In Ireland, one in seven households still use peat to heat their home. As part of its climate plans, the Irish government has partially restricted peat harvesting. But it’s not without a fight. Rural areas are resisting now that energy prices are so high.
More than half of all households in Ireland use solid fuels such as coal, peat and wood to heat their homes, according to research published by State guardian of the environment in April.
Cattle farmer Mickey O’Donnell made his living cutting peat. With current energy prices, he still uses peat to heat his home, cook and shower. His supply of peat will last him all winter and summer. It cost him only 200 euros: “Very, very cheap. If you do it yourself, it’s a lot cheaper.”

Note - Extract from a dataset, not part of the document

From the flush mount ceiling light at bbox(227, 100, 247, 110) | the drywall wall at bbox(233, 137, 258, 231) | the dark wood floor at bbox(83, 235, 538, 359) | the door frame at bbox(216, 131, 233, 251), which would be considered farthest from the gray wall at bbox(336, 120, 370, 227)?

Marc Ó Cathasaigh is a member of parliament for the Green Party. His party is the driving force behind the ban on the commercial sale of peat. Because peatlands are a key weapon in the fight against climate change: “Not only do peatlands capture carbon, but they also store it for a long period of time. So something like forestry will capture carbon very efficiently for the first fifty years. And after that, it becomes a kind of steady state.
The amount of carbon within that system remains constant. Wetlands are different. It will take carbon from the air and store it in the form of peat or turf, and it will stay there, tied up for thousands of years if left.”
The government’s climate message is increasingly resonating in Ireland, especially among the younger generation. But the current energy crisis could be the key thing.
“This spike in energy prices has definitely made this discussion more difficult,” says Ó Cathasaigh. “I think the war in Europe has shown us without any doubt that not only do we have to move in terms of energy transition from a climate point of view, but there is also the issue of energy security.”
Younger voters are also calling for an energy transition to renewable energy sources such as wind. The Green Party is also in favor of such a change, according to Ó Cathasaigh.